One is the right to an abortion. During the course of 2018, a number of state legislatures have advanced strict limits on abortion in those states. For example, Iowa’s ‘heartbeat’ law prohibits doctors from performing an abortion if a fetal heartbeat can be detected (which can happen as early as six weeks), with exceptions in the case of certain instances of rape, incest or medical emergency. In Louisiana the doctor must obtain admitting privileges from a nearby hospital to carry out the procedure. It appears that only one doctor in Louisiana has been able to meet this requirement — rendering it almost impossible to obtain an abortion in this state.

This appears to involve an unlawful burdening of the right to an abortion established in Roe v. Wade and the Louisiana provision is also almost identical to a Texas law that the Supreme Court struck down back in 2016. But the Court is different now. In October 2019 it decided that it would hear a case concerning the Louisiana law.

This is not all.

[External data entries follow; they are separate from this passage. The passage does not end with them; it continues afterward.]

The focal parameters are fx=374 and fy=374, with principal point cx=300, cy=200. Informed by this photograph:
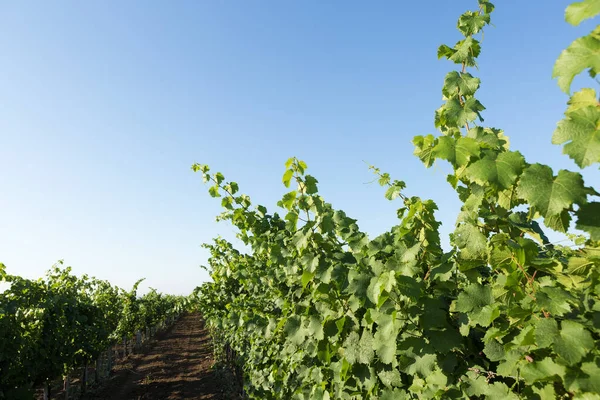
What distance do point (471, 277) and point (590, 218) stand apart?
2.50ft

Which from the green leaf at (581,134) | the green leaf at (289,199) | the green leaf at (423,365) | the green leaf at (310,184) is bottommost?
the green leaf at (423,365)

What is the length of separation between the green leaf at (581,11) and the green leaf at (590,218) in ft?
1.82

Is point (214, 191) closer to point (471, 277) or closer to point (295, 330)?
point (295, 330)

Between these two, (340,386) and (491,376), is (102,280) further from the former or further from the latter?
(491,376)

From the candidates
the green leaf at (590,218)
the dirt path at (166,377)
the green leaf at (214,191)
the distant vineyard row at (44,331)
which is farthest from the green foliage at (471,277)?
the dirt path at (166,377)

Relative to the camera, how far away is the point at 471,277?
6.12 feet

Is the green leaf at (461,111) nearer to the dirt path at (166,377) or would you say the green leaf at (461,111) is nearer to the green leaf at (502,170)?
the green leaf at (502,170)

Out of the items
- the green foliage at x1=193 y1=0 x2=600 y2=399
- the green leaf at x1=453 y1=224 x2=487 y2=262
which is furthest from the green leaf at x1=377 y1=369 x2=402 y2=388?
the green leaf at x1=453 y1=224 x2=487 y2=262

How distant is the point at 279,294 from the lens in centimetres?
466

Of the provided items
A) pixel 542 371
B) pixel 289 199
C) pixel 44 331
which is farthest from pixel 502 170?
pixel 44 331

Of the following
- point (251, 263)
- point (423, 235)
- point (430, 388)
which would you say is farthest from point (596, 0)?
point (251, 263)

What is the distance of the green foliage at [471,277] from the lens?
1.22m

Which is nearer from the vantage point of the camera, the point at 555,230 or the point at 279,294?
the point at 555,230

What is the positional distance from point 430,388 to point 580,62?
5.06 ft
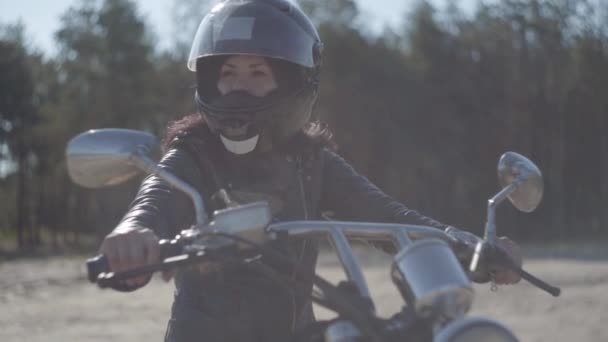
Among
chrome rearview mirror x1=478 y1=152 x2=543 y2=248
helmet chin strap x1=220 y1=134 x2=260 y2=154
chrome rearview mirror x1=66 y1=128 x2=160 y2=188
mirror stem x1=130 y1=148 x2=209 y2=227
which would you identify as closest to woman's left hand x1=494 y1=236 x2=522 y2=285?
chrome rearview mirror x1=478 y1=152 x2=543 y2=248

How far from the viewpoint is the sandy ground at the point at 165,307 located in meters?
8.13

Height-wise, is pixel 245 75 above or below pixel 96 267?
above

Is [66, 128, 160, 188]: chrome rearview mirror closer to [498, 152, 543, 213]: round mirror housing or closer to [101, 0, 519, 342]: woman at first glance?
[101, 0, 519, 342]: woman

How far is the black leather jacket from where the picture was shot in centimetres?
231

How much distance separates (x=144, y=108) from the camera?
2812 cm

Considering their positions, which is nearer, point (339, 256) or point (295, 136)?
point (339, 256)

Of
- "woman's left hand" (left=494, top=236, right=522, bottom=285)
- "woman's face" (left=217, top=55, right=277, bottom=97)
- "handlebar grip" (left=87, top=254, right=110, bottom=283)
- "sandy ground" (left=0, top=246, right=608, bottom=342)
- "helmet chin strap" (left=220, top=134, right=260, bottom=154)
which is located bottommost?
"sandy ground" (left=0, top=246, right=608, bottom=342)

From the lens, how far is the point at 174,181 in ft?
5.66

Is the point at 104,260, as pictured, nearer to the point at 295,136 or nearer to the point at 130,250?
the point at 130,250

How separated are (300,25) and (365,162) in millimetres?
24376

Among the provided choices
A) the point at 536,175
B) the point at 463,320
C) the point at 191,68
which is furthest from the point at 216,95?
the point at 463,320

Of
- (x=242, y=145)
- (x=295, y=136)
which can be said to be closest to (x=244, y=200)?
(x=242, y=145)

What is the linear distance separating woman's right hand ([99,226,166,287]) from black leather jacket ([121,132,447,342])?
33 centimetres

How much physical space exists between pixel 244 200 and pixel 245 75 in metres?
0.38
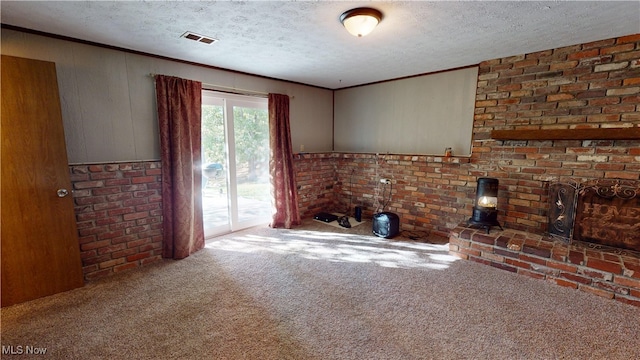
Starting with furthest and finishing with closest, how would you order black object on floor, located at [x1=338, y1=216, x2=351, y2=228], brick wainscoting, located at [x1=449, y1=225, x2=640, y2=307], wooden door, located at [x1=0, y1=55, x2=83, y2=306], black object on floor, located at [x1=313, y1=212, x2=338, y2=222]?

Another issue now back before the Court is gun control, where the Court is considering its first case in a decade on the right to bear arms. This will probably engage aspects of the issue left vague by the decisions in Heller and McDonald.

What this may all mean is still unclear — but liberals are unlikely to feel optimistic. The Republican domination of the White House (since 2016) and the Senate (since 2014) is likely to have significant consequences for the American legal system. The elections later this year will be very important indeed.

Jonathan Metzer is a barrister at 1 Crown Office Row. He tweets @JonathanMetzer.

1 comment;


  1. spamletblog says:

    I’m surprised the various law societies don’t insist on judges being impartial. Anyone who’s politics is obvious enough for a politician to select them, should be automatically banned from being a judge!

    More importantly though: political parties were never intended to be allowed to capture all three branches of government. George Washington made a well reasoned warning against allowing take over by political parties, in his farewell letter on his retirement. He predicted that human nature would lead to factionalism and tit for tat between the parties, that would allow the rise of a tyrant with the aid of a foreign power. He was, of course, ignored, and now we live in exactly the times he predicted.

    The really sick thing about it all is the way the media quote Washington on the tyrant takeover bit, but not on the reasoning against parties that led to it, so they all profess to be baffled as to how the separation of powers has completely failed and they are powerless to hold each other to account!

    While parties are allowed to capture Congress and choose both who gets to be put forward for election, and then who gets to be a judge, there can never be democracy or a fair tribunal in the USA (and, I might add, most of that applies here too, but for the selection of judges, which, so far, seems to have led to a fairly thoughtful Supreme Court…).